## Task prompt:
Lines that include the string "States" are the ones to copy from the entries below.

## Dataset extract:
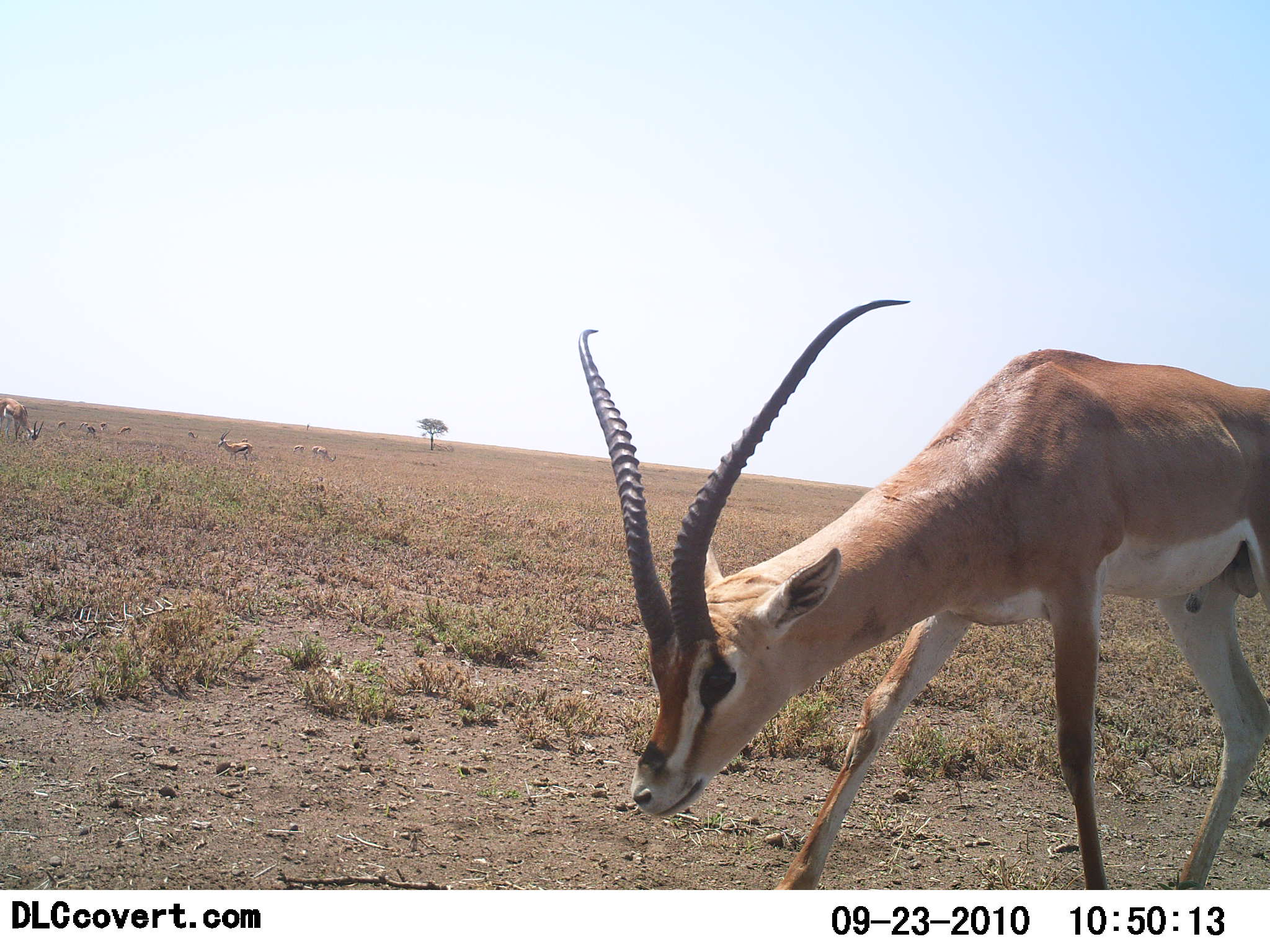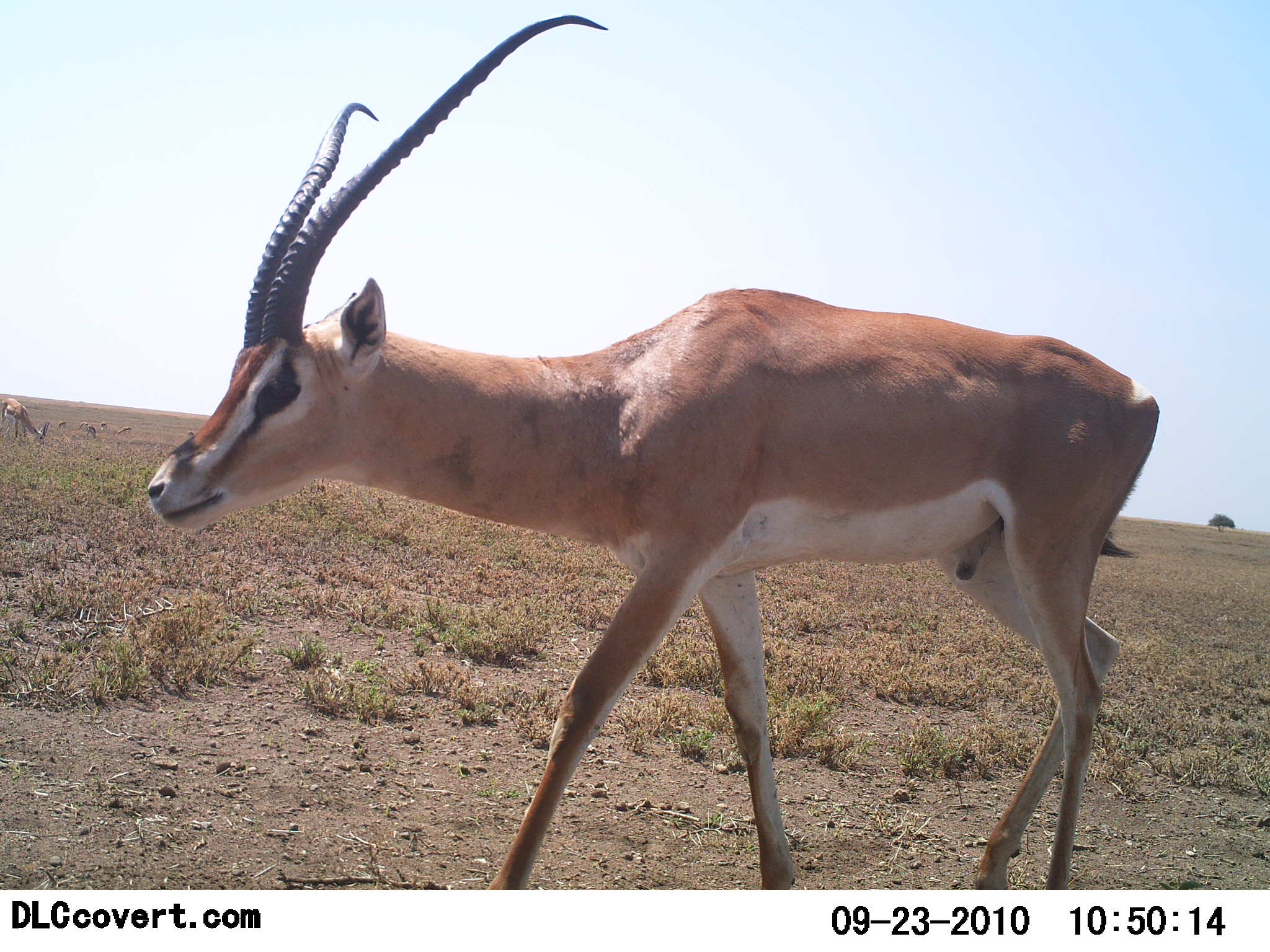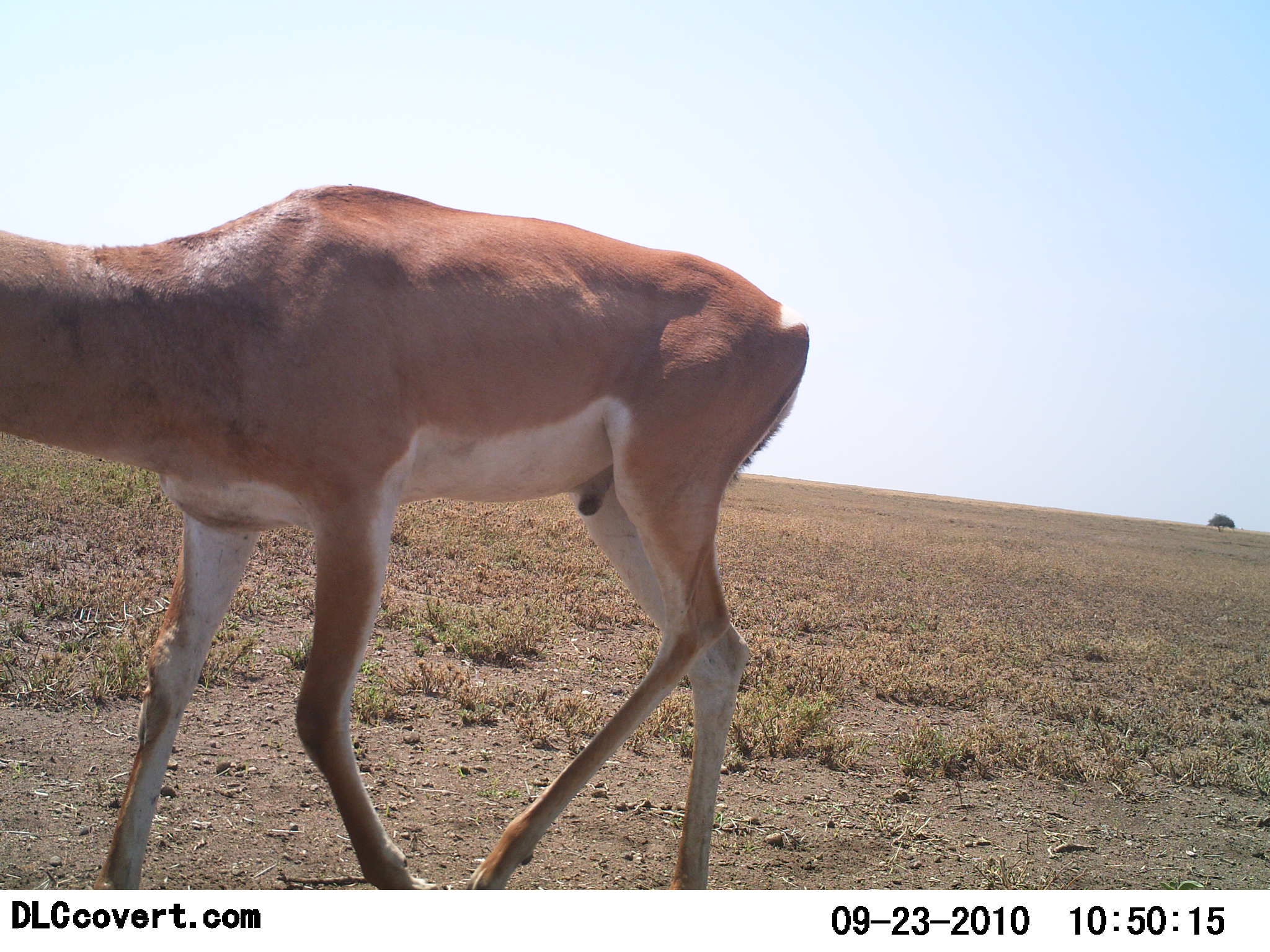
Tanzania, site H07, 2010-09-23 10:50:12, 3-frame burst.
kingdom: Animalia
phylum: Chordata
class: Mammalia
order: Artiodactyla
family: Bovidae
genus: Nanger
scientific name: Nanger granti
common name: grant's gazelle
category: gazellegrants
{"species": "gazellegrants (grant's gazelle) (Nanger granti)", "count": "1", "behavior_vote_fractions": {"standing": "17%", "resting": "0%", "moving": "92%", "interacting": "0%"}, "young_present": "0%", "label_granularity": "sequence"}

...

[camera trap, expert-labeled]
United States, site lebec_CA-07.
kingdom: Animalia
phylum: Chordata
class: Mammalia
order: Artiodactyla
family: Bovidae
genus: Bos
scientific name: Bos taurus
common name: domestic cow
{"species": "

--

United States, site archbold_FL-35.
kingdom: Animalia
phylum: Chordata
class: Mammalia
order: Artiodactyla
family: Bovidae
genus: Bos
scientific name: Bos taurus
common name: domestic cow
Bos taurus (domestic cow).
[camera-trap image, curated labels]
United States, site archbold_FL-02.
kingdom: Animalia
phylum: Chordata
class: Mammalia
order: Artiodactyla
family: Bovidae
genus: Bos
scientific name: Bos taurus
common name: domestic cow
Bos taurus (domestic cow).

## Written solution:
United States, site lebec_CA-07.
United States, site archbold_FL-35.
United States, site archbold_FL-02.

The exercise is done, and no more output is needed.